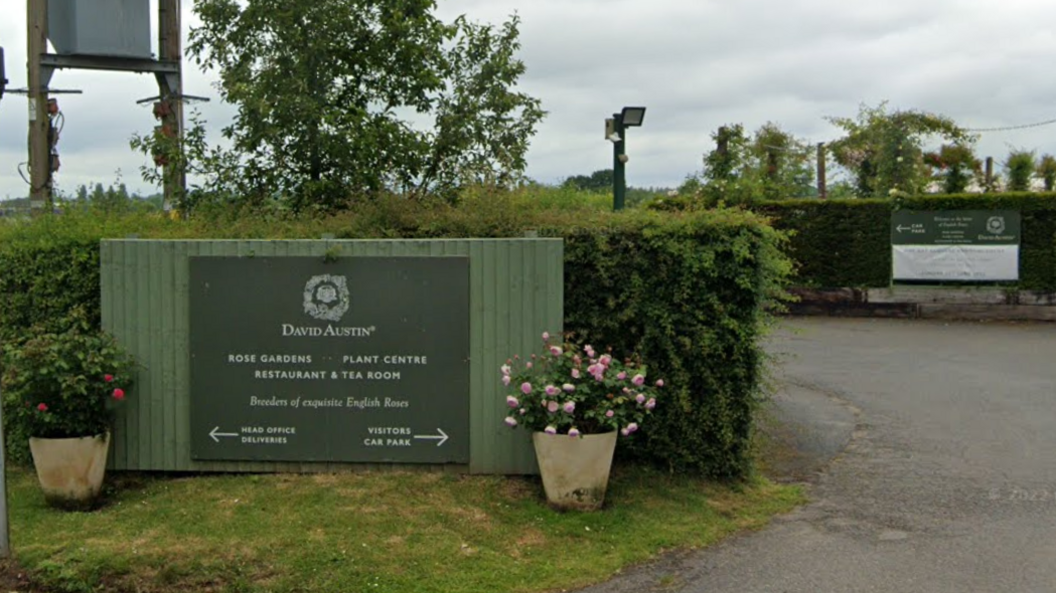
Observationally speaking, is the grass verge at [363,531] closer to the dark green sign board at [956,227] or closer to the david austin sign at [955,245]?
the david austin sign at [955,245]

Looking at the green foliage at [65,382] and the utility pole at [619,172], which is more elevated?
the utility pole at [619,172]

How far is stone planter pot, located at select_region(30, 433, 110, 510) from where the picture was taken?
6945 millimetres

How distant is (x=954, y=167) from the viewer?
77.6 ft

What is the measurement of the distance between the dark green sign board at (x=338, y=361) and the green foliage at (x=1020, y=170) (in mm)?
19994

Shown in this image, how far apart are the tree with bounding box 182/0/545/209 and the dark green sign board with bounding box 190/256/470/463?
8.69 ft

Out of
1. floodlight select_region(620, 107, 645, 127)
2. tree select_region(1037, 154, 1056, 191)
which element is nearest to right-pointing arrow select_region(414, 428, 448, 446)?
floodlight select_region(620, 107, 645, 127)

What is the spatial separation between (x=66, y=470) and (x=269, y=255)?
1.93 m

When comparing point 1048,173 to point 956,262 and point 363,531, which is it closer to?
point 956,262

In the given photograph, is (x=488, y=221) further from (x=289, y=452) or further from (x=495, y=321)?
(x=289, y=452)

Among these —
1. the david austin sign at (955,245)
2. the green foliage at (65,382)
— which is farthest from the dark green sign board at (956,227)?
the green foliage at (65,382)

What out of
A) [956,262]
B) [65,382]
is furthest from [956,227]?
[65,382]

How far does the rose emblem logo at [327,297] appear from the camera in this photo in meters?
7.41

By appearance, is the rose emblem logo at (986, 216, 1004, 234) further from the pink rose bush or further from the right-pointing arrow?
the right-pointing arrow

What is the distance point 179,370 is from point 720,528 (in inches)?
153
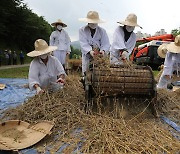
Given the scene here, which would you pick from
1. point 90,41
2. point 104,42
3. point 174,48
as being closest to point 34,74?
point 90,41

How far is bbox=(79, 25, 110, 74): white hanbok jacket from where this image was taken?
5840 mm

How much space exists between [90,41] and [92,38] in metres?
0.07

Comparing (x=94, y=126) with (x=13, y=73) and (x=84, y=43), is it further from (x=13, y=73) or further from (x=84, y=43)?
(x=13, y=73)

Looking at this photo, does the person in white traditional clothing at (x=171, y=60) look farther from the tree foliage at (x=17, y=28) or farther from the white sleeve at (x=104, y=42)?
the tree foliage at (x=17, y=28)

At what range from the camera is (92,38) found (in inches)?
232

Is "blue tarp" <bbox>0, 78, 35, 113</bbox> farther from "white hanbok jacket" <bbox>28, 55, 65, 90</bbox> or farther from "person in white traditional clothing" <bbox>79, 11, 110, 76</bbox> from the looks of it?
"person in white traditional clothing" <bbox>79, 11, 110, 76</bbox>

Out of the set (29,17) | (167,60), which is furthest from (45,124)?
(29,17)

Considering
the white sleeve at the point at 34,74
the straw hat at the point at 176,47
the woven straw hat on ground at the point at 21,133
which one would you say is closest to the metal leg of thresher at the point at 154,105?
the woven straw hat on ground at the point at 21,133

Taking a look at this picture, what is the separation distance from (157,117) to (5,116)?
2.18m

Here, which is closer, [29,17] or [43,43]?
[43,43]

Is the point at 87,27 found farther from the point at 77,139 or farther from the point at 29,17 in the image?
the point at 29,17

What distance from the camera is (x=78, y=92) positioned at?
474 cm

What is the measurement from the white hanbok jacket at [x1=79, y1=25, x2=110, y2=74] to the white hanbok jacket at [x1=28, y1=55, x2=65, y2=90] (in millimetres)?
855

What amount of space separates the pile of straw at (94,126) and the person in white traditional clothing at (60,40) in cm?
403
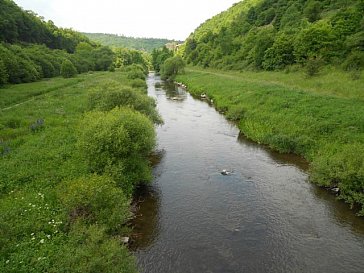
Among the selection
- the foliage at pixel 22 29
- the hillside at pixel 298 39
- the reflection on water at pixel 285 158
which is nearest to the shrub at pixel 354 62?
the hillside at pixel 298 39

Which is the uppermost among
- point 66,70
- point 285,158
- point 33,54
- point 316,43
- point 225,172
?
point 316,43

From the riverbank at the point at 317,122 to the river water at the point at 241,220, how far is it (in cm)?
126

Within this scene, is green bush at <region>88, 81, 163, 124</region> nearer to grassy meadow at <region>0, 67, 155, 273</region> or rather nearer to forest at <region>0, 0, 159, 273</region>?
forest at <region>0, 0, 159, 273</region>

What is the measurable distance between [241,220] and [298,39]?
47387 mm

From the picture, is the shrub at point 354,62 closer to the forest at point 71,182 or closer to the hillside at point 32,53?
the forest at point 71,182

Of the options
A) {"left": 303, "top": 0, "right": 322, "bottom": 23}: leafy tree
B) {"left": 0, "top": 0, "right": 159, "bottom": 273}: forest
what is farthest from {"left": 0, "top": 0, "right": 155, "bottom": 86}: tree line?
{"left": 303, "top": 0, "right": 322, "bottom": 23}: leafy tree

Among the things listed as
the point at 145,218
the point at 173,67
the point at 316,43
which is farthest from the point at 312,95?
the point at 173,67

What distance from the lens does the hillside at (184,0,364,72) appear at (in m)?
47.8

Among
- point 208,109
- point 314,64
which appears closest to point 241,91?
point 208,109

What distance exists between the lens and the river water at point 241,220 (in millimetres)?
13617

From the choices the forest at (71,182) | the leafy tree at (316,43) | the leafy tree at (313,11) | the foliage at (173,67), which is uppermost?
the leafy tree at (313,11)

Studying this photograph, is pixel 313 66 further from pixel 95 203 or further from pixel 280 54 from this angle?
pixel 95 203

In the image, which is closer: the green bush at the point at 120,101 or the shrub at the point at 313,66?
the green bush at the point at 120,101

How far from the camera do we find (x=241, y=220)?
55.0 feet
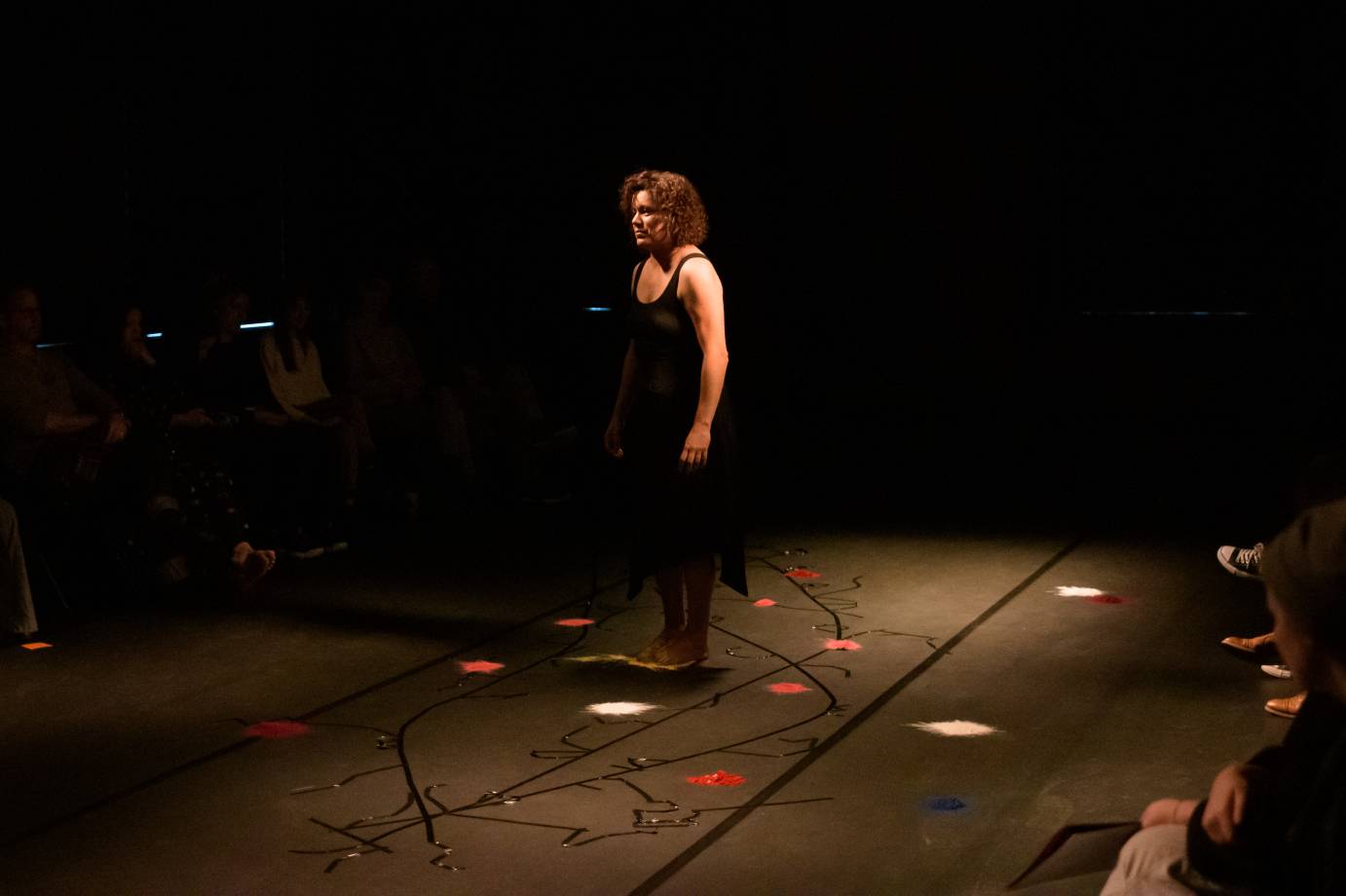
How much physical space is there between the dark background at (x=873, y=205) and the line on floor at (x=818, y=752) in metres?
2.18

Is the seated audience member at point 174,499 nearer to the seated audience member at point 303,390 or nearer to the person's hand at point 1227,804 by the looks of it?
the seated audience member at point 303,390

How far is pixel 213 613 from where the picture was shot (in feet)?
17.8

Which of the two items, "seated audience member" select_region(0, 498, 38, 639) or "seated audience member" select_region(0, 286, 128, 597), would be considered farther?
"seated audience member" select_region(0, 286, 128, 597)

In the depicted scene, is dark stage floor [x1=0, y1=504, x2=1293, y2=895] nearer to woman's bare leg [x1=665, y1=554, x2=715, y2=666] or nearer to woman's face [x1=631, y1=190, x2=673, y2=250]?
woman's bare leg [x1=665, y1=554, x2=715, y2=666]

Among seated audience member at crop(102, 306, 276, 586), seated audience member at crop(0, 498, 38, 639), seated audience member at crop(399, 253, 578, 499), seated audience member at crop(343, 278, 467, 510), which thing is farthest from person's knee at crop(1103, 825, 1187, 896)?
seated audience member at crop(399, 253, 578, 499)

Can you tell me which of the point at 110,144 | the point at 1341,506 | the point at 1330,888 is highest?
the point at 110,144

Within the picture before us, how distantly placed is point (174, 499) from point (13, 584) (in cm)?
81

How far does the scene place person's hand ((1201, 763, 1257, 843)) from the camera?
6.18ft

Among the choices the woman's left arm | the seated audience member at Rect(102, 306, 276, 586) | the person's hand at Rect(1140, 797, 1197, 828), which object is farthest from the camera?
the seated audience member at Rect(102, 306, 276, 586)

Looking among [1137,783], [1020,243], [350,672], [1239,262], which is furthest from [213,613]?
[1239,262]

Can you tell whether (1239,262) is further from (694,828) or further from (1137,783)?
(694,828)

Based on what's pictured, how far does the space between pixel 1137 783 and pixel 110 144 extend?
18.0 feet

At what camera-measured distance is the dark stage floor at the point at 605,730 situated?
10.6 ft

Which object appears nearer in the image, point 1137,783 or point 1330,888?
point 1330,888
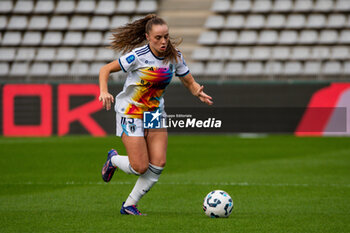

======

Which lines in the records above contain the word "much"? Pick out each of them and copy it in full.

## [Finished answer]
How much space exists between [90,41] and [92,38] in metres?
How much physical space is there between the dark background at (x=873, y=205) and the line on floor at (x=818, y=752) in metres?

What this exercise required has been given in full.